Sur la route, la voiture des Beecham approcha un homme ensanglanté penché sur son cheval. En l’observant ils comprirent que c’était un militaire même s’il n’avait plus de veste et il errait à demi-inconscient visiblement à bout de force. Surpris par la scène, ils le virent tomber sous leurs yeux incrédules, avant de pouvoir intervenir.

– Papa, il faut aider ce pauvre soldat, ce doit être un rescapé des terribles batailles !

Lord Beecham n’avait pas attendu la fin de la remarque de sa fille pour frapper de sa canne le toit du véhicule pour signaler au cocher de s’arrêter.

– Cordelia, restez à l’intérieur !

– Mais papa…

– Restez là je vous dis, je ne veux pas vous voir exposée.

– Très bien père, dit-elle en soupirant.

Le temps que Lord Beecham descendît du véhicule, ses domestiques étaient déjà auprès du militaire étendu sur le sol et inconscient.

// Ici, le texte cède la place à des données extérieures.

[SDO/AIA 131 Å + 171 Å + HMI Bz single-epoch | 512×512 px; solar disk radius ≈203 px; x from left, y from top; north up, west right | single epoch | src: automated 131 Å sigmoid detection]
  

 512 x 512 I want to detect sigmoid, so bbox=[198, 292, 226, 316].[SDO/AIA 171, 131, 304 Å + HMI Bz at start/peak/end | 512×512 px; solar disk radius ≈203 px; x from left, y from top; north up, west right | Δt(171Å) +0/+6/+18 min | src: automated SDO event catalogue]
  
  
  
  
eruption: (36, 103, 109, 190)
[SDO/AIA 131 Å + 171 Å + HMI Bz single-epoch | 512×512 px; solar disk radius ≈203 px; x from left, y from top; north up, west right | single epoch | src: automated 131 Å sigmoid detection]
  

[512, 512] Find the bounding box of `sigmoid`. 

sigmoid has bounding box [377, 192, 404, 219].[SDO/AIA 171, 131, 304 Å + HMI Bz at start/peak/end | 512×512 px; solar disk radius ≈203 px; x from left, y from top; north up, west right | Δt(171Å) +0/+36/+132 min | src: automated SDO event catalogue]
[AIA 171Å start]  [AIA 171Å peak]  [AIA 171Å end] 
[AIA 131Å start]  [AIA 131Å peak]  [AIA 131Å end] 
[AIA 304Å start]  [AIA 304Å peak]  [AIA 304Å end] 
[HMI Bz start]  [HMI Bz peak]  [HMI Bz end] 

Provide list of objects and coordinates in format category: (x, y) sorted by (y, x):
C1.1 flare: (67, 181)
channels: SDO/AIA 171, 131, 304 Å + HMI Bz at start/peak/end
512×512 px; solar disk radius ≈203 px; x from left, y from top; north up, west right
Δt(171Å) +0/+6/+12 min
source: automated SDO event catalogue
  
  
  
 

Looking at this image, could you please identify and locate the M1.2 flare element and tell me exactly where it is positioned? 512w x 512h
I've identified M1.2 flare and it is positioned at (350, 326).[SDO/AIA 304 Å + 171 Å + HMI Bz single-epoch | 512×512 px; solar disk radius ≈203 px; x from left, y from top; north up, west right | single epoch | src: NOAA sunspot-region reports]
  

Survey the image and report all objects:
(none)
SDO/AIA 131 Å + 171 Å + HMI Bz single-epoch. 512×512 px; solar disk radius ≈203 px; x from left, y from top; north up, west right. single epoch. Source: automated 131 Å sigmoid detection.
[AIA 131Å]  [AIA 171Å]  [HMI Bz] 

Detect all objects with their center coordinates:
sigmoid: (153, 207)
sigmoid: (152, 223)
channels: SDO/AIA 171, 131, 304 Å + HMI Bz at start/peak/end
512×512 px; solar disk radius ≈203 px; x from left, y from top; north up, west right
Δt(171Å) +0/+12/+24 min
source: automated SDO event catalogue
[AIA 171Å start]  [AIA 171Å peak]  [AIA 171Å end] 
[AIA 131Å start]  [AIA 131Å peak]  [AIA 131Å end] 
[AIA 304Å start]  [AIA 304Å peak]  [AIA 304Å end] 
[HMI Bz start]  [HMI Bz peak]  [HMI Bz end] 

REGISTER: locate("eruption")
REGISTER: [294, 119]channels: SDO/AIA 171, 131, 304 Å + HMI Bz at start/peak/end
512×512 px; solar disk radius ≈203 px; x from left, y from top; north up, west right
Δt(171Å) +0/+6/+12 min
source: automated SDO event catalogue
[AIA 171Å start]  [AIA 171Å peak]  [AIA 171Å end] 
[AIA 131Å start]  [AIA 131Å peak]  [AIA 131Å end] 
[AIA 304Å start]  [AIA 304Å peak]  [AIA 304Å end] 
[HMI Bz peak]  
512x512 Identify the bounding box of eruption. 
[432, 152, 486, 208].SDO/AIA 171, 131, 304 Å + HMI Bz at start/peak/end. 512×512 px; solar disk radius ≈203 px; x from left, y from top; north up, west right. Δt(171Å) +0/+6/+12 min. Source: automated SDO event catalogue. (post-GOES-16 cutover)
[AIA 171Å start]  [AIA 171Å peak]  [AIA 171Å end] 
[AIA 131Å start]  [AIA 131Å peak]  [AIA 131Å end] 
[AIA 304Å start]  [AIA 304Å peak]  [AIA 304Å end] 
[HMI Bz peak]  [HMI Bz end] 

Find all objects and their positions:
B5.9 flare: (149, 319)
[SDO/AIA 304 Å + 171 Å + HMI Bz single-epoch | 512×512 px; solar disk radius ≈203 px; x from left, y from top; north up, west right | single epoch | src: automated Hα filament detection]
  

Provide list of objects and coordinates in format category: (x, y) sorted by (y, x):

– Il a l’air sal’ment amoché, dit un des laquais.

– Il est blessé à la cuisse, remarqua l’un des cochers en indiquant le pansement improvisé et ensanglanté sur le pantalon de l’homme.

– Et sa tête a dû heurter c’te grosse pierre, ajouta un deuxième laquais en la montrant du doigt.

– On dirait bien un Anglais d’après le reste de son uniforme, dit Lord Beecham qui l’examina de plus près. Son visage me dit quelque chose… quoi qu’il en soit, on ne peut pas laisser ce malheureux au bord de la route. Foster, fouillez-le, il y a peut-être des indices sur son identité sur lui ou bien sur son cheval, ordonna-t-il à l’un des laquais. Il réfléchit un moment durant la fouille.

– J’ai trouvé dans l’sacoche du ch’val c’te lettre, annonça Foster en montrant un papier.

– Ah très bien, voyons, elle est adressée à un certain Dickson… au moins nous savons son nom. Foster, prenez son cheval et allez chercher une charrette pour le transporter et faire quérir le chirurgien, mais je ne veux pas risquer de vous faire aller vers l’un des hôpitaux de campagne pour l’y conduire, de toute façon, c’est le chaos partout ! Nous devons le ramener au manoir, déclara le marquis qui ne voulait pas non plus exposer sa fille chérie en l’emmenant dans leur voiture.

De toute façon, ils n’étaient qu’à un demi-mile de la maison, ce serait donc rapide et puis il faudrait un certain temps avant de trouver le chirurgien si encore il était disponible. En attendant, il fit chercher une couverture dans son véhicule. Lady Cordelia était à la fenêtre qui observait tout ce qui se passait.

Le soldat Dickson fut donc amené dans la demeure des Beecham et lorsque Lady Cordelia vit enfin son visage de près, elle s’exclama :

– Papa, il s’agit du colonel qui m’a sauvée au bal ! son cœur battait la chamade.

– Ah ! voilà pourquoi j’avais la sensation de l’avoir déjà vu. Mrs Parker, faites préparer la chambre jaune pour le colonel Dickson, ordonna-t-il à sa femme de charge.

– Colonel Dickson… Dickie prononça rêveusement Lady Cordelia, se rappelant du surnom donné par son collègue lorsqu’il était venu le chercher, nous allons bien prendre soin de vous colonel, promit-elle.

Lord Beecham envoya une note au service des armées pour informer de la présence d’un certain colonel Dickson blessé et soigné chez lui, mais dans la pagaille qui régnait alors celle-ci se perdit et ne parvint jamais à destination.

Chapitre 32

Alors que voulait transmettre Darcy à Lizzie : love forever ou forever lost, qu’en pensez-vous ?


Notes :

(1) Pour rappel, Lady Claire était née Ponsoby (cf. chapitre 9)

(2) Forever : pour toujours en anglais.

Love forever : amour pour toujours

Forever lost : perdu à jamais

(3) Lord Andrew Beecham, Marquis de Grantham est un titre que j’ai inventé qui est inspiré par la série Downton Abbey dans laquelle on trouve Lord Robert Crawley, comte de Grantham.